徳島県石井町長 坂東 忠之
住民が行政の仕事に求めるのは、「やるか」「やらないか」二者択一の答えなのです。
「やれるか」「やれないか」はあまり考えてはもらえません。そして行政はいつも、『やらないことへの不満』と『やったことへの苦情』に悩まされているのです。これから書くこともそんな悩みのひとつですが、田舎の町長の愚痴と思ってお付き合いください。
「健康は大切なもの」、「健康は何ものにも勝る宝物だ」とひとは良く言います。もちろんそれはその通りで、これに異を唱えるつもりは毛頭ありません。しかし、皆さんは本当にそう思っているのかと疑問に思うことがあります。
我が町では、今年住民の健康診断の受診率が大きく低下しました。思い当たる理由は一つです。それは、昨年まで無料であった受診料が、今年からは一部自己負担になったということです。ある程度のマイナスポイントは、予算査定の段階で予想しておりましたが、それが思いの外大きかったものですから、「わずかな予算を惜しんで何事か、住民の健康を軽んじることは許されない。行政の使命を果たしていない。」と議会からも強く叱責されました。もとより、町も私も住民の健康を軽んじるなどと言うことは断じてありません。だからこそ、苦しい台所事情をやりくり算段しながらも無料検診を続けてきたのですから。

設問:
- a) 本文の「我が町では、今年住民の健康診」から「検診を続けてきたのですから。」までを、両端を含めてそのまま書き写してもらえますか？
- b) 本文によると、今年住民の健康診断の受診率が大きく低下した理由として町長が思い当たるのは何ですか？

抽出データ:

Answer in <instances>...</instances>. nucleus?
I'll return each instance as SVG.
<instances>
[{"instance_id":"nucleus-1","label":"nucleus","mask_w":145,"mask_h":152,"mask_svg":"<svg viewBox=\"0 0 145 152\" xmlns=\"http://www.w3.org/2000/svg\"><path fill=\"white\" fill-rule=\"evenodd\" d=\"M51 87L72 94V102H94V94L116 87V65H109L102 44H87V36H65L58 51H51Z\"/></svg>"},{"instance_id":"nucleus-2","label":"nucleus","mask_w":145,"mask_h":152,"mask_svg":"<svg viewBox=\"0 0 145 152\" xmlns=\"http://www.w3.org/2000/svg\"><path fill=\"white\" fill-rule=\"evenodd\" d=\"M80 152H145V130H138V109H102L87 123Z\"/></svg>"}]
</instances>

解答:
- a)
我が町では、今年住民の健康診断の受診率が大きく低下しました。思い当たる理由は一つです。それは、昨年まで無料であった受診料が、今年からは一部自己負担になったということです。ある程度のマイナスポイントは、予算査定の段階で予想しておりましたが、それが思いの外大きかったものですから、「わずかな予算を惜しんで何事か、住民の健康を軽んじることは許されない。行政の使命を果たしていない。」と議会からも強く叱責されました。もとより、町も私も住民の健康を軽んじるなどと言うことは断じてありません。だからこそ、苦しい台所事情をやりくり算段しながらも無料検診を続けてきたのですから。

- b) 昨年まで無料だった受診料が、今年から一部自己負担になったことです。